Fairgrounds Field

The City of Shreveport plans to tear down the abandonded Fair Grounds Field, built in 1986.

He wanted to bring baseball -- and other sports -- back to Fair Grounds Field. But Shayne Sharkey believes he's been thrown out at home.

"They're going to tear it down," he said dejectedly following his third appearance before the Shreveport City Council.

It came as a surprise even to Sharkey when it was revealed last week that Proposition 2 in the upcoming bond election includes a million dollars to demolish the abandoned baseball stadium that once was home to the Shreveport Captains AA professional minor league baseball team.

Sharkey had offered to lease the stadium while he operated a non-profit called Play Ball Shreveport.
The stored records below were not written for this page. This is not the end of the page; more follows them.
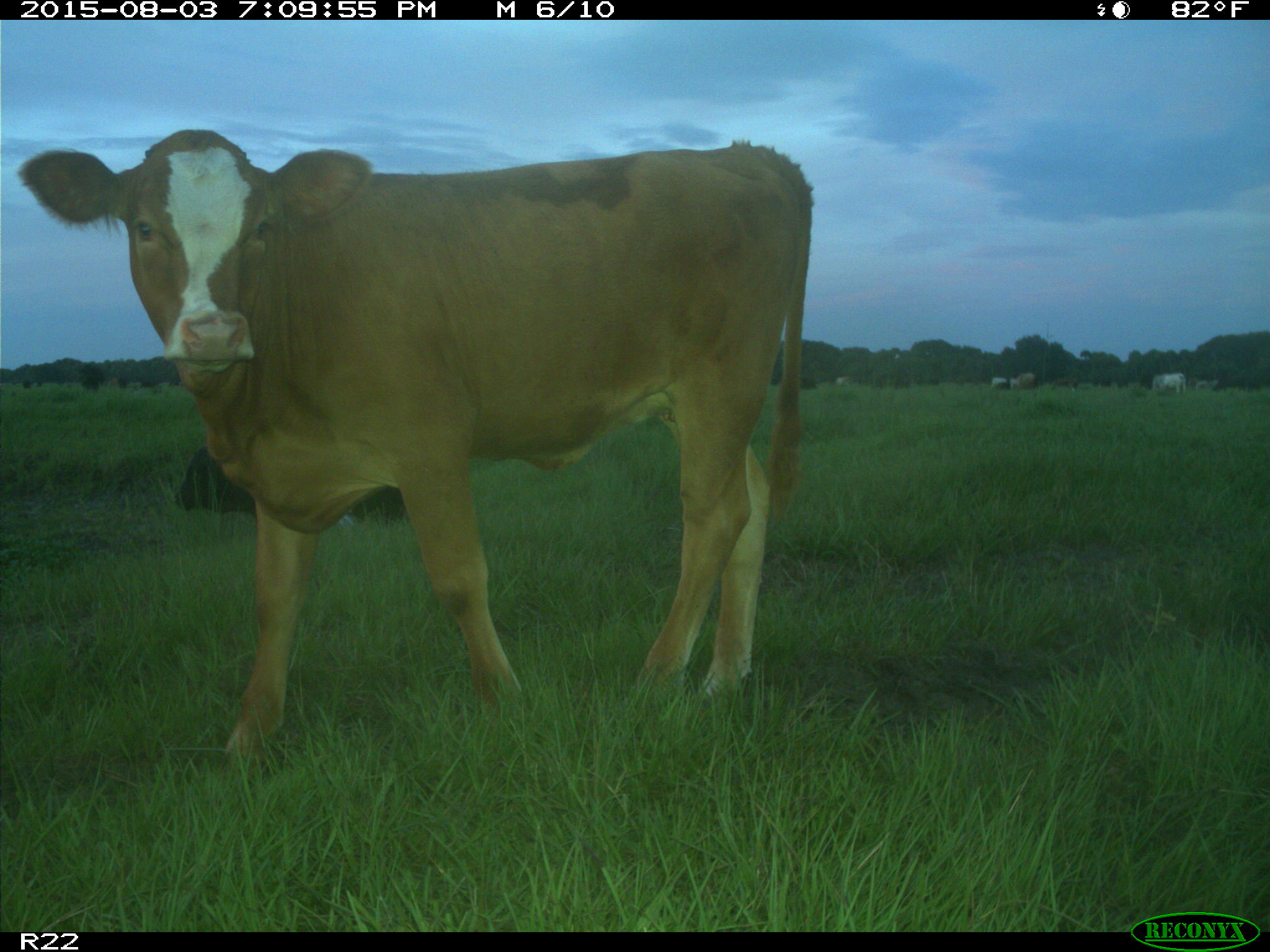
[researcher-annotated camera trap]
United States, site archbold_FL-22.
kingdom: Animalia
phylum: Chordata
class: Mammalia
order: Artiodactyla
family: Bovidae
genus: Bos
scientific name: Bos taurus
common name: domestic cow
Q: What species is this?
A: Bos taurus (domestic cow).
His plan was to raise money through donations and government grants to renovate the rundown stadium, and maintain it. His group would host youth, high school and college baseball, softball, soccer and lacrosse tournaments.

Sharkey said it could be an economic plus for the city.
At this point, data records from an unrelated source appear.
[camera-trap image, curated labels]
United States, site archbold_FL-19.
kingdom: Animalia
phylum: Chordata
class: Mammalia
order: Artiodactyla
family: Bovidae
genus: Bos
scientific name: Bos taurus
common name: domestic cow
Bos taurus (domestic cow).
"Our whole purpose originally was to run a sports ministry outreach program through here to be able to have an impact on kids. Because sports is kind of a unifier for all ages. And we just knew we could reach kids and let them know they're loved and cared for," Sharkey said.
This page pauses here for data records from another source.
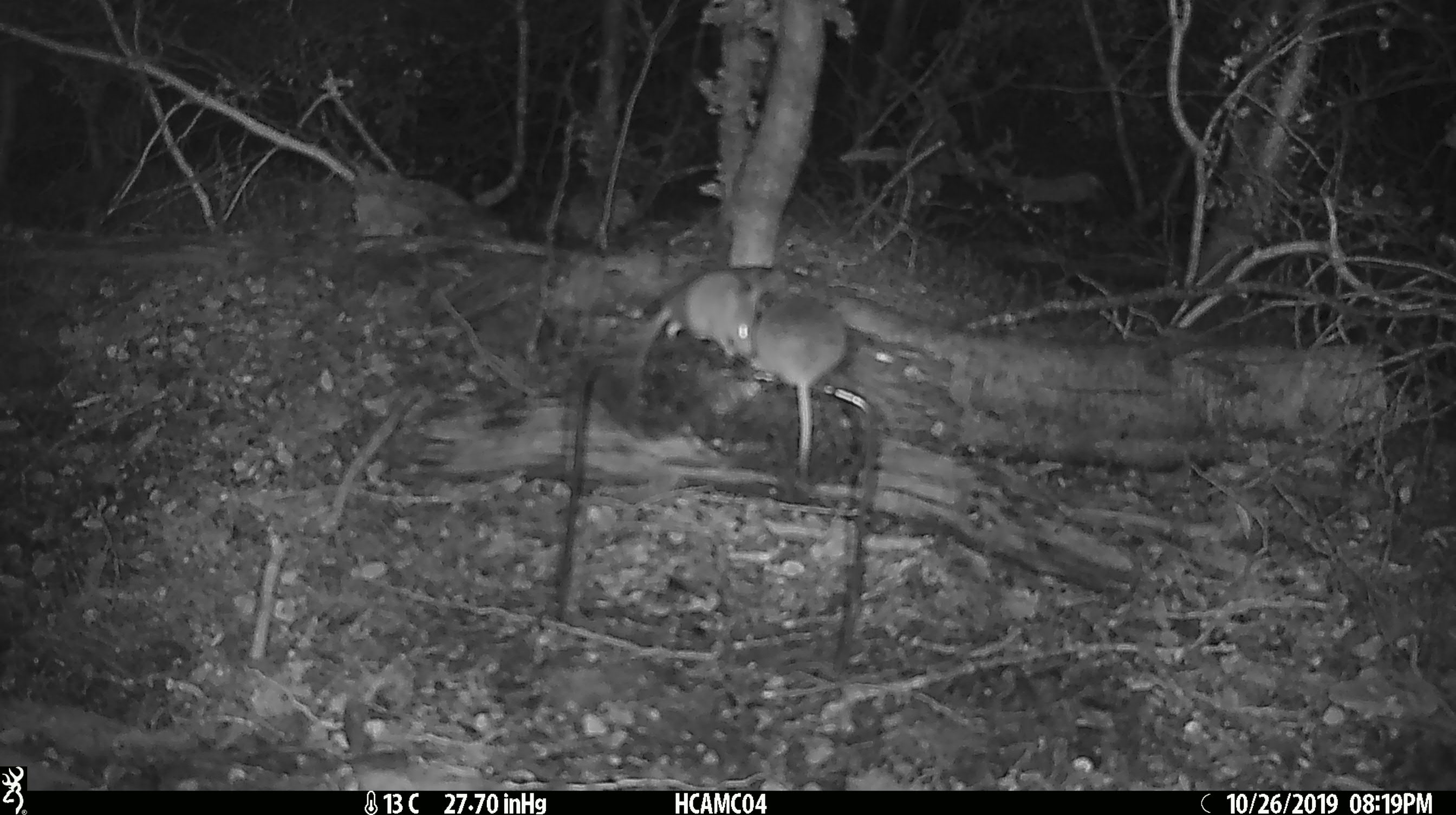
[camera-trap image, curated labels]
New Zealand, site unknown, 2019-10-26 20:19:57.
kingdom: Animalia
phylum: Chordata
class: Mammalia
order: Rodentia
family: Muridae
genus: Mus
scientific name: Mus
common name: mouse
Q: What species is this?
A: Mouse (Mus).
Sharkey spoke with Mayor Adrian Perkins before Monday's council meeting. Perkins thanked Sharkey for his study of the challenges facing Fair Grounds Field, then he expanded on the city's plans.

"We've been talking to several entities from sports leagues, to entertainment, developers about that particular property. And in every single conversation it always comes up -- demolition. As soon as they do an analysis of it, it's always, alright, we'll have to demolish it and move forward from there."

So the plan would be to redevelop from the ground up for some unknown future economic development. That's because it would cost millions just to renovate the place back for sports. Sharkey estimates it at up to $7 million. He says eradicating a large bat colony from the stadium would cost about $250,000.

Sharkey says he does not want fans, nostalgic for more baseball or other sports at Fair Grounds Field, to vote against the bond proposition because of the plan to tear down the stadium.

Fair Grounds Field last hosted professional baseball in 2011 with another team that adopted the Shreveport Captains name in the Independent League.

He's unsure if he'll look for a new location for his sports outreach.

The bond election is November 16. Shreveport voters will consider three propositions worth a total of $186 million dollars in citywide capital improvements.

Perkins has said those bonds will be a continuation of expiring mils, and would not raise taxes.